Around the globe, Roman Catholics are mourning the passing of Pope John Paul the Second. But his legacy reaches far beyond his church. The pope was a man whose hope and faith helped transform the world.

Pope John Paul the Second was the first non-Italian Pope in more than 450 years. He ascended to the papacy at a moment of profound change in the world. He battled totalitarianism with kindness and humility and with this appeal to those who yearned for freedom: "Be not afraid."

Zbigniew Brzezinski, another son of Poland knew the Pope well. Mr. Brzezinski, the former National Security Adviser under President Jimmy Carter, told an American television program that when the Pope went behind the Iron Curtain, on his first visit to his native Poland in 1979, the visit had an enormous political effect.

"This pope in a very direct fashion, in a very simple fashion because he was not a pretentious person, conveyed such enormous conviction, so much faith, so much hope that it was infectious. And that incidentally is what gave him political power without him playing politics," says Mr. Brzezinski.

Former Soviet President, Mikhail Gorbachev said the Pope's advocacy of human rights helped Eastern Europe rise from under Communist rule. Mr. Gorbachev called the Pope the number one humanist leader in the world.

"Poverty, fighting poverty, appeals to help the poor, to educate children and to preserve their culture. I think his deepest humanism transpired through these appeals," says Mikhail Gorbachev.

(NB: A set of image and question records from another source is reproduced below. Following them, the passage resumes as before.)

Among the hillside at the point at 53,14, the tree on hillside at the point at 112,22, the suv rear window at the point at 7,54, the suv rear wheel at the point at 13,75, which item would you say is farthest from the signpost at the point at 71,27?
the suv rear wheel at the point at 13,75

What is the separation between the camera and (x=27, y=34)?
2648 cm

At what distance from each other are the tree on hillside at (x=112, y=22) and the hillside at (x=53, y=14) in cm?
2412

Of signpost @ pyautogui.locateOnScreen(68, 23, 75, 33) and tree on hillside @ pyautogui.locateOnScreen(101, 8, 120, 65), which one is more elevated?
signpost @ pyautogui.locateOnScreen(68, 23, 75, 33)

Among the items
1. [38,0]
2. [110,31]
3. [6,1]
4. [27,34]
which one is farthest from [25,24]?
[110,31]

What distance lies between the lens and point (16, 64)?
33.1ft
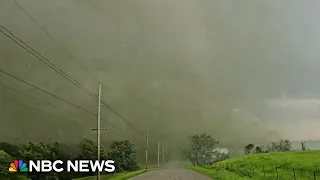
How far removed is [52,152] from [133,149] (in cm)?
7528

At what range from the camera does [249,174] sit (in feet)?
282

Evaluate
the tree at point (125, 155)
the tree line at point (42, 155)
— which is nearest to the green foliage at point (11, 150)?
the tree line at point (42, 155)

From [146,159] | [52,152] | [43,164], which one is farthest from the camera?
[146,159]

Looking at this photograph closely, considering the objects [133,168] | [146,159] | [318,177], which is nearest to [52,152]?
[318,177]

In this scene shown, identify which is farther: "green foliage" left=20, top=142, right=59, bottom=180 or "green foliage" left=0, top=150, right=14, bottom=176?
"green foliage" left=0, top=150, right=14, bottom=176

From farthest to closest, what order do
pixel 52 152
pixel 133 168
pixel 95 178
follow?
pixel 133 168 → pixel 95 178 → pixel 52 152

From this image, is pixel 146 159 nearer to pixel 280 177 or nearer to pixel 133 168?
pixel 133 168

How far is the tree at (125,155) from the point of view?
124744 mm

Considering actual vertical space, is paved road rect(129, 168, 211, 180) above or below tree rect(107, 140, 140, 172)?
below

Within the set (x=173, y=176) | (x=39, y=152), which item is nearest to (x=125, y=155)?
(x=173, y=176)

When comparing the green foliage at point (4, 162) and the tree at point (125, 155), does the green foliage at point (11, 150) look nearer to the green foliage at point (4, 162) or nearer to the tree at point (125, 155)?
the green foliage at point (4, 162)

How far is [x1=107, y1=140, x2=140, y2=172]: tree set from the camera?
124744 mm

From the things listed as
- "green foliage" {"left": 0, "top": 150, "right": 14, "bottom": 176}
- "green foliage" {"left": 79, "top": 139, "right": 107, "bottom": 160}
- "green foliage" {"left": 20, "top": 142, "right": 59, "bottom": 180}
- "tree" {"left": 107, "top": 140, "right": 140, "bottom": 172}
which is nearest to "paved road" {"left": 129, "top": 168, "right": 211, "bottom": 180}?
"green foliage" {"left": 79, "top": 139, "right": 107, "bottom": 160}

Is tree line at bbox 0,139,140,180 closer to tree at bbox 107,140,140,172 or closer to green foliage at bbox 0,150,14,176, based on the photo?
green foliage at bbox 0,150,14,176
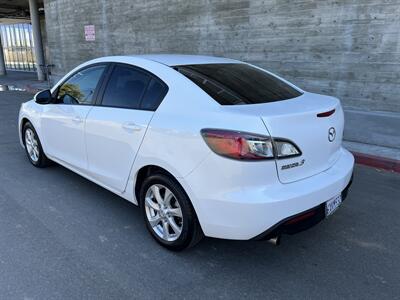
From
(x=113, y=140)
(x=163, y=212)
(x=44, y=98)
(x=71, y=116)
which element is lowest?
(x=163, y=212)

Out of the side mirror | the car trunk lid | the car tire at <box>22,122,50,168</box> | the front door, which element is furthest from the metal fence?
the car trunk lid

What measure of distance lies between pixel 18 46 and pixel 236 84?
107ft

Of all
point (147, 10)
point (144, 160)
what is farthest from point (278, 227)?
point (147, 10)

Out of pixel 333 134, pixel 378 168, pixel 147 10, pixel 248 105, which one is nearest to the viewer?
pixel 248 105

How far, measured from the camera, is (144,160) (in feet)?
→ 9.91

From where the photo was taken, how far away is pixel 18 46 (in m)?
30.7

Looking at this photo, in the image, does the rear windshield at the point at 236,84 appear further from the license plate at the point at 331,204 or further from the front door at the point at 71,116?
the front door at the point at 71,116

U.S. Senator Hillary Clinton, who met with the Pope in her role as the former First Lady, said his ability to forgive and pray for the man who attempted to assassinate him in 1981 showed the Pope's extraordinary humanity.

"His strength in trying to urge people to seek peaceful resolution and reconciliation as he himself did will be a lasting legacy and I hope a challenge to all of us, not only in public life but in every walk of life," says Senator Clinton.

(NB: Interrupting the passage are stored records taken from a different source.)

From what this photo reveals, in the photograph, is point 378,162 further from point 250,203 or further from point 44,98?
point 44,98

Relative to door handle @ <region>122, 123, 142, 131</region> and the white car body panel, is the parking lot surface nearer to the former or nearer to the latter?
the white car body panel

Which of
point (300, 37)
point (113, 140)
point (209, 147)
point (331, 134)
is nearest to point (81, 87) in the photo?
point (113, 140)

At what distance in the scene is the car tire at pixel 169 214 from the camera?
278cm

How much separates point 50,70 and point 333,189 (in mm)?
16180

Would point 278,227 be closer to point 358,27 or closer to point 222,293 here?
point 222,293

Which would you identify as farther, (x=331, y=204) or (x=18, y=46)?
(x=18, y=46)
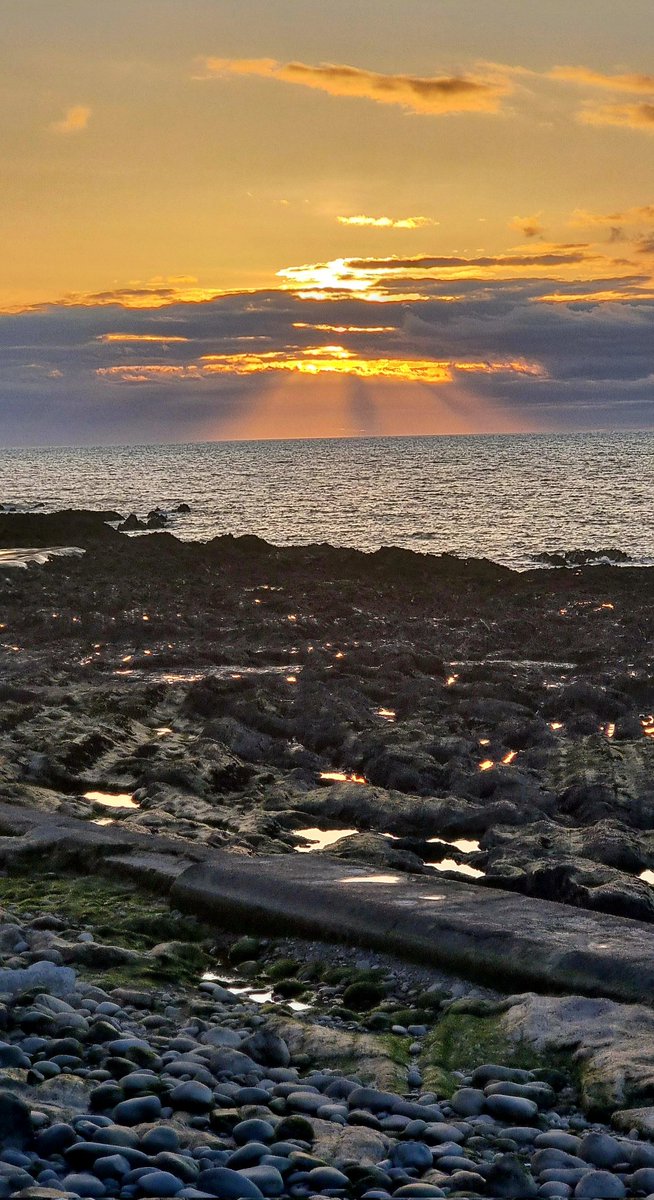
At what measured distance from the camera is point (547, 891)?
683 centimetres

Pope John Paul the Second made more than one hundred trips outside of Italy and was the first Pope to enter a synagogue and a mosque. He preached a spiritual message of tolerance and peace and he spoke out against anti-Semitism and racism. President George W. Bush said Monday, the Pope was a Godly man who showed the world that one man could make a difference in people's lives.

"One of his great legacies will be the influence he had on the young. He spoke to the poor, he spoke to morality, and of course he was a man of peace, he didn't like, he didn't like war, and I fully understood that," says president Bush.

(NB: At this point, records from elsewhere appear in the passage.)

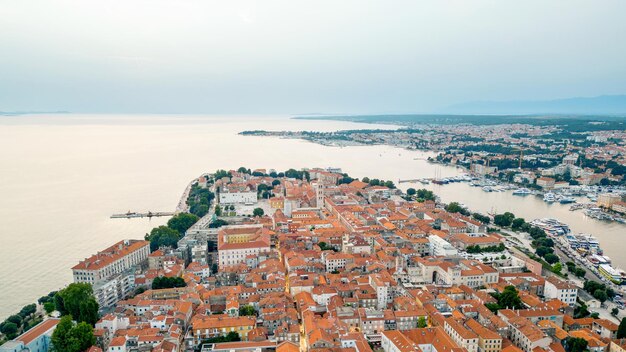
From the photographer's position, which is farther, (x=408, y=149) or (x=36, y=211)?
(x=408, y=149)

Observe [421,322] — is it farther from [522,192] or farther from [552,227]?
[522,192]

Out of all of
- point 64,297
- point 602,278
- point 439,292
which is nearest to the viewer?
point 64,297

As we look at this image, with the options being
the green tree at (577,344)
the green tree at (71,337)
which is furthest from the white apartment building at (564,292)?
the green tree at (71,337)

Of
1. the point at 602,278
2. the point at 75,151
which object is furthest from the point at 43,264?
the point at 75,151

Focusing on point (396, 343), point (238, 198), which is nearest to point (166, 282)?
point (396, 343)

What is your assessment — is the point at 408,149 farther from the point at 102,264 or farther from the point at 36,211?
the point at 102,264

Cardinal Theodore McCarrick, Archbishop of the Arch Diocese of Washington, DC first met the Pope in 1976. "His two great lessons I think, are his respect for life and his respect for the dignity of the human person. In all his writings and all of his talks that always comes through, life is important, life must be respected and human dignity," says Cardinal Theodore McCarrick.

Pope John Paul the Second brought the papacy to the people. And now the people are lining up to pay their respect to the man who was the 264th head of the Roman Catholic Church. His body will lie in state at St. Peter's Basilica until his funeral, which has been scheduled for April 8.